SOURCE:
The arrival of a star and the beginning of a project
Natalia Osipova’s passage was as intense and fleeting as the solos that captivate audiences around the world. One of the greatest ballerinas of today, she came to Rio de Janeiro to oversee the Latin American qualifying stage of the prize that bears her name, whose grand final will take place in London later in 2026.
The Prix Osipova drew applications not only from Brazil, but also from dancers and aspiring artists across neighboring countries. Natalia, who joined Julio Bocca and Cecília Kerche on the jury panel, arrived straight into classes and rehearsals, and still made time to take the stage, performing the second act of Giselle in a highly anticipated gala night at the Theatro Municipal. But the focus always remained on emerging talent.
“I strongly believe in the importance of supporting and inspiring the next generation of dancers. This project was not just an invitation; it was something I carefully conceived myself, precisely to create a real opportunity for young talents. Making registration free for all applicants was essential to me because I believe access should be as broad and democratic as possible,” she said.

What the Prix Osipova is and how it works
The Prix Osipova is built on this very idea of access combined with rigor. Inspired by major international competitions such as the Prix de Lausanne, it was designed not merely as a stage competition, but as a full evaluation process. Even before the final performances, candidates go through classes, rehearsals, and technical sessions closely observed by the jury, in a format that values not only the result, but the path leading to it.

TASK:
Can you return, word for word, the passage of the Prix Osipova article from "The arrival of" up to and including "later in 2026."?

SUPPLIED MATERIAL:
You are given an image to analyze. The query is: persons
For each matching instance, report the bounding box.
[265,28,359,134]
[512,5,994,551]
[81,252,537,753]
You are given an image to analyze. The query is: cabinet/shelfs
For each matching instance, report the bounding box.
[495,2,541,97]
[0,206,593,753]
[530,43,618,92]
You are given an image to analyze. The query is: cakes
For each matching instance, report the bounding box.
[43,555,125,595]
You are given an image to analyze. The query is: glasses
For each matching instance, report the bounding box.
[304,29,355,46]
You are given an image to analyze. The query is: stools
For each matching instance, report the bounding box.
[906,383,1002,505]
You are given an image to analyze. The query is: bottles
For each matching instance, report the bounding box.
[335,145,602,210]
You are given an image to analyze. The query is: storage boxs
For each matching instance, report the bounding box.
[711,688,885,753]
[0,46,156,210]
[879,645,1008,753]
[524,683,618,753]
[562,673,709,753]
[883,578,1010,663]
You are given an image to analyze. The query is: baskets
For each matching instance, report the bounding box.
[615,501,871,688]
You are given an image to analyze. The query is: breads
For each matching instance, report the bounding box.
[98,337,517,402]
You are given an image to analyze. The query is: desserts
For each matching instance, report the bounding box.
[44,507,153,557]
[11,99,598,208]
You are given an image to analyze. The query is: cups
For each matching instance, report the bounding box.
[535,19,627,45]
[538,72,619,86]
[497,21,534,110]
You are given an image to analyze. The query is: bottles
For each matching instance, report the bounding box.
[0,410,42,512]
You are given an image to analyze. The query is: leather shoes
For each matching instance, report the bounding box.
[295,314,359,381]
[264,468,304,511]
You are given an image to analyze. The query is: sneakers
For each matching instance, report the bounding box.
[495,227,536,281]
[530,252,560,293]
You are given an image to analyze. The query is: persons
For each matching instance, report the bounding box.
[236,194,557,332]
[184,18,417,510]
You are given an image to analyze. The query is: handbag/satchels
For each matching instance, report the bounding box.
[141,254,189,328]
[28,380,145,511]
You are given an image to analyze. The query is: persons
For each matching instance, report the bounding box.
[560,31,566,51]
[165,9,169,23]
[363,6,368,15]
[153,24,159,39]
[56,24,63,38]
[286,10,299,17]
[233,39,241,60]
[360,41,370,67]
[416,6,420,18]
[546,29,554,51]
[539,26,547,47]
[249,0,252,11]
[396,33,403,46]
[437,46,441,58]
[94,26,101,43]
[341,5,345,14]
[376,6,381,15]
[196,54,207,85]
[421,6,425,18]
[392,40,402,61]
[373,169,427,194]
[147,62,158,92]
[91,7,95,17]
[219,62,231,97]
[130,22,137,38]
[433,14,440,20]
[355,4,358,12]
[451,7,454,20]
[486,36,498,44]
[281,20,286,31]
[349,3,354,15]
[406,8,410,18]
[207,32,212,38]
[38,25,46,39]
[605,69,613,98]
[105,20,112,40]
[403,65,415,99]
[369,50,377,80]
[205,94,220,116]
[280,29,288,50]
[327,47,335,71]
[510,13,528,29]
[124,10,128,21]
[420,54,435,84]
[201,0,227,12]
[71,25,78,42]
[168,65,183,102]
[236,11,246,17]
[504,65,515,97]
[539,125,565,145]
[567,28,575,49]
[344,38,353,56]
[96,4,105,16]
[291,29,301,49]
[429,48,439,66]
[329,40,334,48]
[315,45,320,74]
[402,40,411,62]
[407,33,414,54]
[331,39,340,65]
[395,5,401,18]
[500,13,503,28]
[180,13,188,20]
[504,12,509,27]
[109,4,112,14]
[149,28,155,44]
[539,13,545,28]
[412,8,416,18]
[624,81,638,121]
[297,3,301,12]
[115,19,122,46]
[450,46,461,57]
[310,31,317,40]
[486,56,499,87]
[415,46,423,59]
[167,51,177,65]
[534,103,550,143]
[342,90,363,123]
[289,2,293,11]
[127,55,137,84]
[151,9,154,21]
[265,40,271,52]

FINAL RESULT:
The arrival of a star and the beginning of a project
Natalia Osipova’s passage was as intense and fleeting as the solos that captivate audiences around the world. One of the greatest ballerinas of today, she came to Rio de Janeiro to oversee the Latin American qualifying stage of the prize that bears her name, whose grand final will take place in London later in 2026.